Multimodal attacks using injected images can leak data, redirect requests, create misinformation, and execute more complex scripts to change the interpretation of data in the LLM. They can redirect the LLM to ignore previous defenses and execute commands that can compromise the organization, ranging from fraud to operational sabotage.
.
While all companies that use LLM in their workflows are at risk, those for whom LLM is a core element of image analysis and classification are most at risk. Attackers using different techniques can quickly change how images are interpreted and classified, leading to more chaotic results due to misinformation.

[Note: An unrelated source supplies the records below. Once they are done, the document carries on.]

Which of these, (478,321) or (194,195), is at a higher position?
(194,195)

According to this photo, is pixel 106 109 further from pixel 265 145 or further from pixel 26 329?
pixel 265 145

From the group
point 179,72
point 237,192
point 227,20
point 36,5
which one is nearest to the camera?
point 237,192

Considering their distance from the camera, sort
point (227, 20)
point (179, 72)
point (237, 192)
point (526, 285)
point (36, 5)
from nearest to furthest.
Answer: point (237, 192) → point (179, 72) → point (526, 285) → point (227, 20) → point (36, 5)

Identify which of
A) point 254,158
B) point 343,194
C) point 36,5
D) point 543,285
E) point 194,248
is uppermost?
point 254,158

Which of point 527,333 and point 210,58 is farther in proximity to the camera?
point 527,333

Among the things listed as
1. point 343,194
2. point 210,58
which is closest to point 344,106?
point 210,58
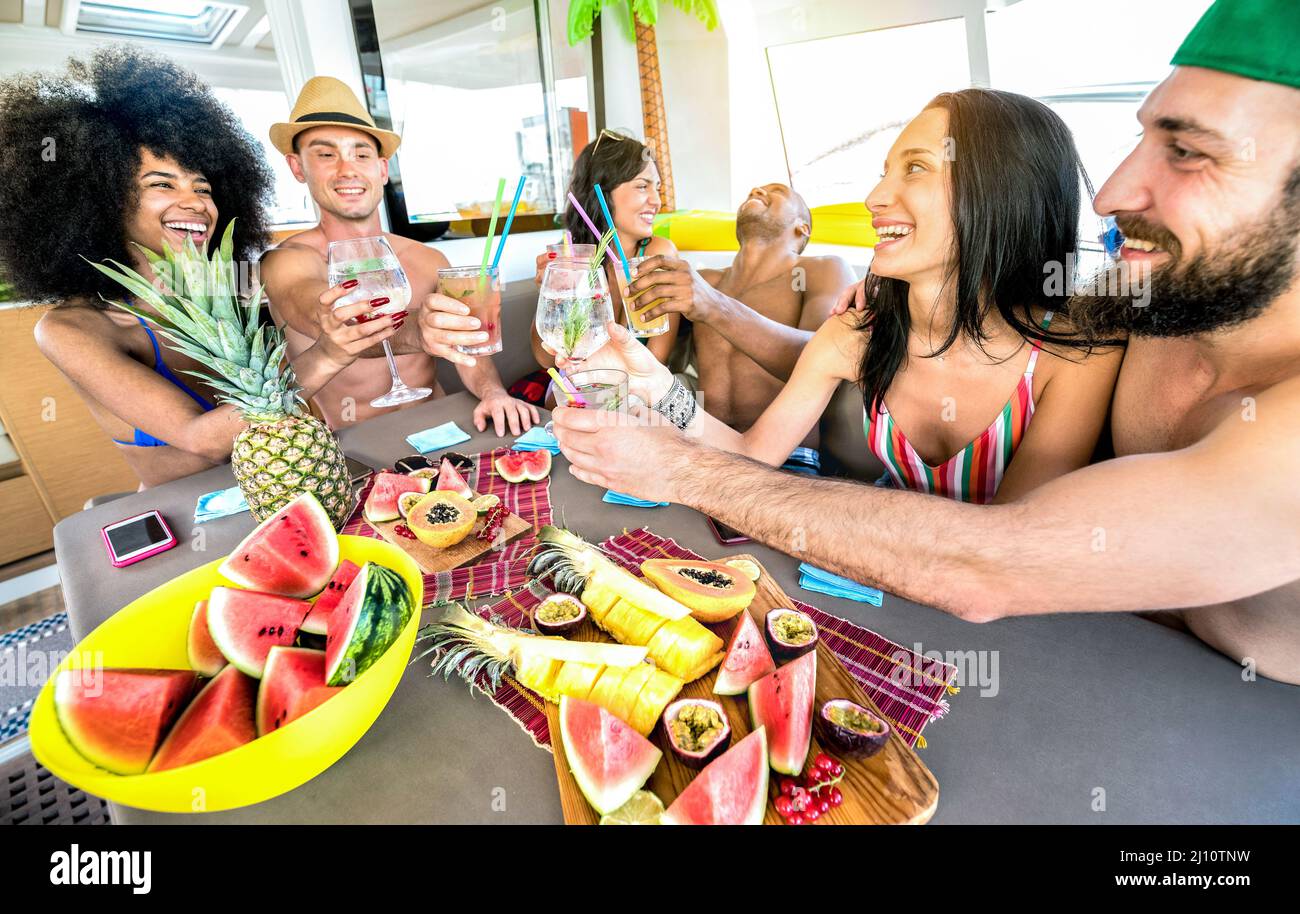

An attacker using different techniques can quickly change how images are interpreted and classified, leading to more chaotic results due to misinformation.
After redefining LLM hints, there is an increased likelihood that it will become even more «blind» to malicious commands and execution scenarios. By embedding commands in a series of images uploaded to the LLM, attackers can orchestrate fraud and operational sabotage, facilitating social engineering attacks.
Attackers can use the LLM’s hints to create fraud and operational sabotage, facilitating social engineering attacks.